What’s worse is that it’s possible that the extra processing steps could create defective product. What if said customer requires the finish to be dull yet a communication breakdown causes the producer to shine it up? What if the product can’t be reworked to be downgraded to the condition the customer expects?

So where does this occur in sports?

  • Ticket counter reps could put printed tickets on game day into an envelope before handing it to the buyer, who then trashes the envelope (wasted process step and material)
  • A Starbucks barista puts the lid on a coffee and hands it to a customer who still needs to add nutmeg and vanilla powder
  • A groundskeeper watering the playing field more than necessary
  • Stadium custodians making sure every nook and cranny of a bathroom floor is dry before allowing folks to enter
  • Extra security software programs on ticketing computers that drag down its performance when once security package is all that is needed
  • Constant fiddling with the speeds of the rotating rods in the hot dog cookers
  • Shipping a package of non-fragile sweatshirts or t-shirts to a customer, and including styrofoam peanuts in the package
  • Offseason grounds crew members painting areas of the stadium that the patrons will never see (behind batter’s eye, inside maintenance shed, underneath bleachers, etc)
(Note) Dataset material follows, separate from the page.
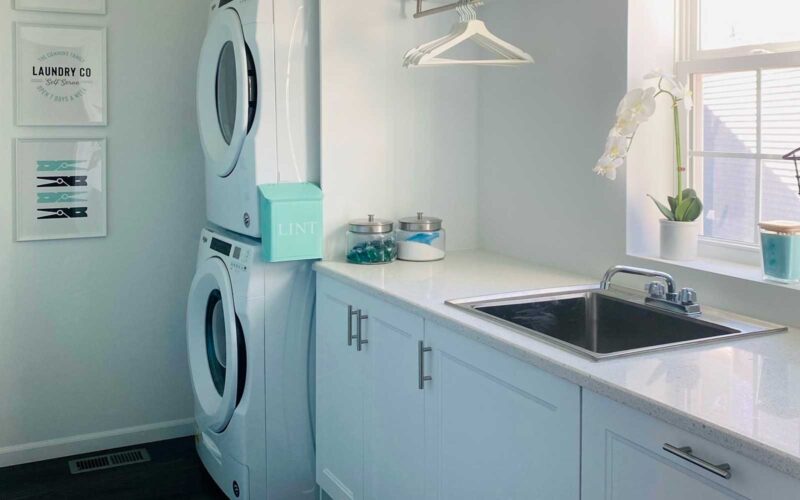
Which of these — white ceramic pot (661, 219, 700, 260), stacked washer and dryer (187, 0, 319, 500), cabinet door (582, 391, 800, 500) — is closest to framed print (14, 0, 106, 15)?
stacked washer and dryer (187, 0, 319, 500)

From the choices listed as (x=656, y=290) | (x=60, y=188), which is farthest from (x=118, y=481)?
(x=656, y=290)

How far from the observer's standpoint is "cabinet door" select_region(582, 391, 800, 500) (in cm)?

Overprocessing is generally caused by overzealous employees wanting to do a better-than-phenomenal job but lacking standards as to what is needed and guidance as to how to better use their time. If overprocessing is occurring, do everything you can to redirect that energy in a positive manner towards other value-adding activities! Create standard conditions of what a product should look like when finished, develop standard work for those processes, and determine if there are faster and cheaper ways to perform the necessary steps for the customer to be happy.

Many years ago my family was partaking in a Walt Disney World sweepstakes with a candy bar manufacturer. We had to collect letters from fun-sized candy bars that spelled out “MICKEY” in order to enter the sweepstakes. After many candy bars consumed and a few extremely hyperactive evenings later we had the letters together. Someone in the family who was very excited elected to trim the wrappers down to just the printed letters, going above and beyond with spare time they might have had. Unfortunately, the contest rules said the wrappers had to be whole and trimmed-down versions of the letters were unacceptable. As a result of that overzealousness our entry was no longer valid and our chances of winning went from one in 25 million to zero. (And no, it wasn’t me.)

Don’t let “perfect” stand in the way of “good enough.”